=== Source text ===
# # #

The usual form for the remainder in the Taylor series is not immediately useful, since it requires us to control high order derivatives of $\tan^{-1}$.

However, observe that the degree $d$ term of the Taylor series for $\tan^{-1}$ has absolute value less than $|x|^d$. Thus the remainder $R_d(x)-\tan^{-1}(x)$ satisfies $$-\sum_{k=d+1}^\infty |x|^k < R_d(x) < \sum_{k=d+1}^\infty |x|^k.$$ Observe that $\sum_{k=d+1}^\infty |x|^k$ is a geometric series and can be evaluated by a standard formula.

Write a function `arc_tan_degree(x, epsilon)`

which takes as input an $x \in (-1,1)$ and an $\epsilon>0$ and returns an integer $d$ such that $|R_d(x)|<\epsilon$.

Use your function to compute $\tan^{-1}(\frac{1}{2})$ correct to $8$-significant digits. Store the result as a float in the variable `arc_tan_half`

.

You can use floats and ignore the effects of round off error.

**Remark:** This problem would be too hard and time consuming for a test, but it is still good practice.

# # #

=== Supplied information ===
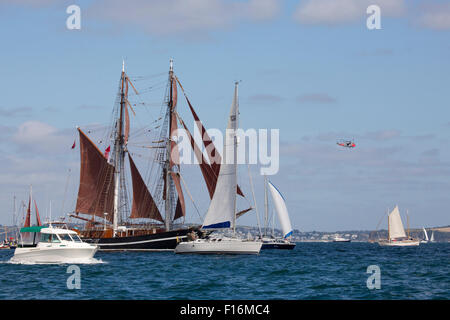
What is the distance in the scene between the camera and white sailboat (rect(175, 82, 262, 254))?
2899 inches

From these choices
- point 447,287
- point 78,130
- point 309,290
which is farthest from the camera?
point 78,130

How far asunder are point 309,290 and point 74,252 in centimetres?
2343

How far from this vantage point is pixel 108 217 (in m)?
100

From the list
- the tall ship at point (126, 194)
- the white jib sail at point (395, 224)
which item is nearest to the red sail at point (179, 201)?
the tall ship at point (126, 194)

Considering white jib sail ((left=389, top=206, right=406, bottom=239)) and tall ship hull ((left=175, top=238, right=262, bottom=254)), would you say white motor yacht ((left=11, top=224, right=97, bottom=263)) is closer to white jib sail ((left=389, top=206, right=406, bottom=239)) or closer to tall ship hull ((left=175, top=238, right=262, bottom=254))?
tall ship hull ((left=175, top=238, right=262, bottom=254))

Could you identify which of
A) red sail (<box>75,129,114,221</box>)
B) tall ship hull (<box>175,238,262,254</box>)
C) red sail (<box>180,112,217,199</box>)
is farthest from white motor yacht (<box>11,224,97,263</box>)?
red sail (<box>75,129,114,221</box>)

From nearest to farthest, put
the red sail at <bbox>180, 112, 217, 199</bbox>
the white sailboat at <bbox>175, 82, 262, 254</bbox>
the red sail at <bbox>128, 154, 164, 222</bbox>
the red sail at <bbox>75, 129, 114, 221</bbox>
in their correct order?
the white sailboat at <bbox>175, 82, 262, 254</bbox>, the red sail at <bbox>180, 112, 217, 199</bbox>, the red sail at <bbox>128, 154, 164, 222</bbox>, the red sail at <bbox>75, 129, 114, 221</bbox>

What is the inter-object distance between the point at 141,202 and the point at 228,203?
25.5 metres

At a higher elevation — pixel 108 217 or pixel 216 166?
pixel 216 166

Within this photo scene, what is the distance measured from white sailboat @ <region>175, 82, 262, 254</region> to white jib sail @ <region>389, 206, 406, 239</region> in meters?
98.7

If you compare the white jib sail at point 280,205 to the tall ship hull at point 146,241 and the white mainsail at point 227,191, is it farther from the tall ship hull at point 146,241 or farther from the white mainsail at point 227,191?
the white mainsail at point 227,191
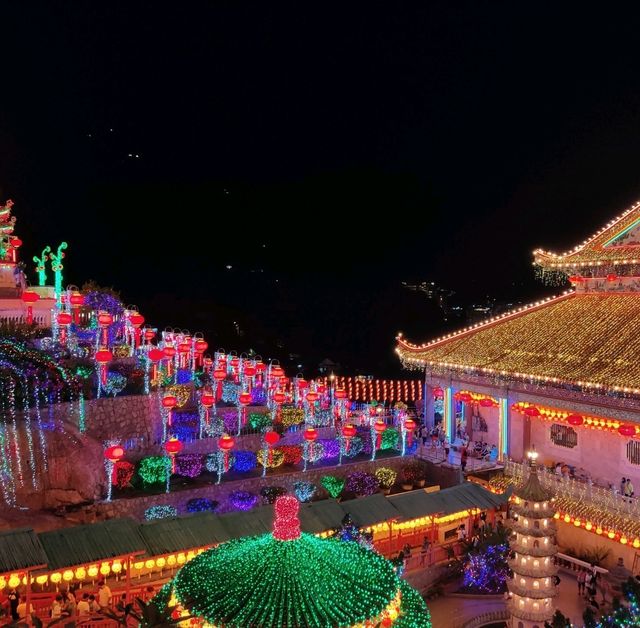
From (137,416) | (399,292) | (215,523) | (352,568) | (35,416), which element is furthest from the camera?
(399,292)

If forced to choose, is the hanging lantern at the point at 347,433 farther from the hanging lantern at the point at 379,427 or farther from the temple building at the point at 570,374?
the temple building at the point at 570,374

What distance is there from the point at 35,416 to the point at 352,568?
11.5 meters

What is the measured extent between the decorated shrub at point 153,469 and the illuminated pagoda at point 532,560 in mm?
9502

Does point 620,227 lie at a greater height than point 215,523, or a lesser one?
greater

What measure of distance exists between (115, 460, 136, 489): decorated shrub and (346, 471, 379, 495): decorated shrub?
6676 mm

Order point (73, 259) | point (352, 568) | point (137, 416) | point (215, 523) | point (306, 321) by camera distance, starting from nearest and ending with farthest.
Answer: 1. point (352, 568)
2. point (215, 523)
3. point (137, 416)
4. point (73, 259)
5. point (306, 321)

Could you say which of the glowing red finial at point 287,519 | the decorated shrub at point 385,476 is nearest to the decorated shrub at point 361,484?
the decorated shrub at point 385,476

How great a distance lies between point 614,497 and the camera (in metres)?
15.6

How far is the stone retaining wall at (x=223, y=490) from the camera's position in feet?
51.2

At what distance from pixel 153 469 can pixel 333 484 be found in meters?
5.44

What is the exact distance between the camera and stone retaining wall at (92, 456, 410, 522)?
15.6 m

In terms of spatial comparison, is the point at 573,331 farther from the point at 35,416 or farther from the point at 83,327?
the point at 83,327

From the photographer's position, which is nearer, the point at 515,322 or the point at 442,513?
the point at 442,513

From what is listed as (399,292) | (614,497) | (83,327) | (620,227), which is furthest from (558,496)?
(399,292)
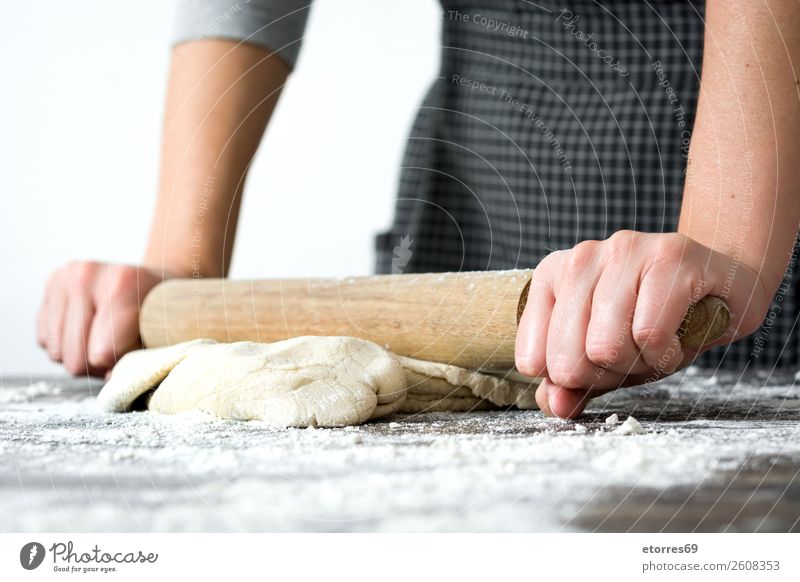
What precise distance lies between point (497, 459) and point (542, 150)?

# # #

=== Tasks ===
(a) Scale the stretch of records from the line containing "From what is" through the end of the records, giving only those lines again. Multiply every coordinate in the answers by 1.65 and round to whole numbers with halves rounded up, change nothing outside the answers, and leave out the pictures.
(b) Pick up the text on bounding the Taylor remainder for the inverse tangent, continuing after its last sentence.

=== Answers to the tasks ===
(a)
From what is listed as (399,292) | (614,497) | (83,327) | (620,227), which is furthest from (558,496)?
(658,482)
What precise distance lies between point (497, 459) and point (542, 150)?

(b)
**Solution:**

First we consider `arc_tan_degree(x, epsilon)`

. As noted in the problem description, we want to guaranee that $|R_d(x)|<\epsilon$. We know
$$|R_d(x)|<\sum_{k=d+1}^\infty |x|^k,$$
so it suffices to guarantee that $\sum_{k=d+1}^\infty |x|^k<\epsilon$. The series is convergent because $|x|<1$. Recall the trick to evaluate a convegent geometric series. Let $y=\sum_{k=d+1}^\infty |x|^k$. Then $$y + |x|^d=\sum_{k=d}^\infty |x|^k.$$
Multiplying through by $|x|$ yields
$$|x| ( y + |x|^d ) = \sum_{k=d+1}^\infty |x|^k.$$
Thus, $|x| ( y + |x|^d )=y$. Solving for $y$, we find
$$y=\frac{|x|^{d+1}}{1 - |x|}.$$
We want to find a $d$ so that $y<\epsilon$. So, consider the expression
$$\frac{|x|^{d+1}}{1 - |x|}<\epsilon.$$
This is equivalent to
$$|x|^{d+1} < \epsilon (1-|x|).$$
Taking the logarithm of both sides yields
$$(d+1) \log |x| < \log \epsilon + \log (1-|x|).$$
Thus observe that $|x|<1$ so $\log |x|<0$. Therefore, by dividing through by $\log |x|$, we see that this is equivalent to
$$d+1 > \frac{\log \epsilon + \log (1-|x|)}{\log |x|}.$$
Thus, we can take $d$ to be the smallest non-negative integer greater than
$$-1 + \frac{\log \epsilon + \log (1-|x|)}{\log |x|}.$$
That is
$$d = \max \left\{0, \left\lfloor \frac{\log \epsilon + \log (1-|x|)}{\log |x|} \right\rfloor\right\},$$
where $\lfloor \star \rfloor$ denotes the *floor function*, i.e., $\lfloor \star \rfloor$ is the largest integer less than or equal to $\star$.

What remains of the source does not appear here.